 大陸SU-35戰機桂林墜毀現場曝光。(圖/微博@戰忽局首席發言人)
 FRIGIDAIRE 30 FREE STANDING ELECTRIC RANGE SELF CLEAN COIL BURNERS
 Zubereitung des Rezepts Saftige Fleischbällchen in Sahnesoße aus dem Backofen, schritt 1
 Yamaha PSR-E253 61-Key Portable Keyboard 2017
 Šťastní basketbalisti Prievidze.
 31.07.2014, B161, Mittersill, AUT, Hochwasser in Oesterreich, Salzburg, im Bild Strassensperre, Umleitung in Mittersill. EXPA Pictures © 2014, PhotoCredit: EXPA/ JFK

## EXERCISE DESCRIPTION
Repeat the listing. Keep each line precisely as shown.

## WRITTEN REPLY
 大陸SU-35戰機桂林墜毀現場曝光。(圖/微博@戰忽局首席發言人)
 FRIGIDAIRE 30 FREE STANDING ELECTRIC RANGE SELF CLEAN COIL BURNERS
 Zubereitung des Rezepts Saftige Fleischbällchen in Sahnesoße aus dem Backofen, schritt 1
 Yamaha PSR-E253 61-Key Portable Keyboard 2017
 Šťastní basketbalisti Prievidze.
 31.07.2014, B161, Mittersill, AUT, Hochwasser in Oesterreich, Salzburg, im Bild Strassensperre, Umleitung in Mittersill. EXPA Pictures © 2014, PhotoCredit: EXPA/ JFK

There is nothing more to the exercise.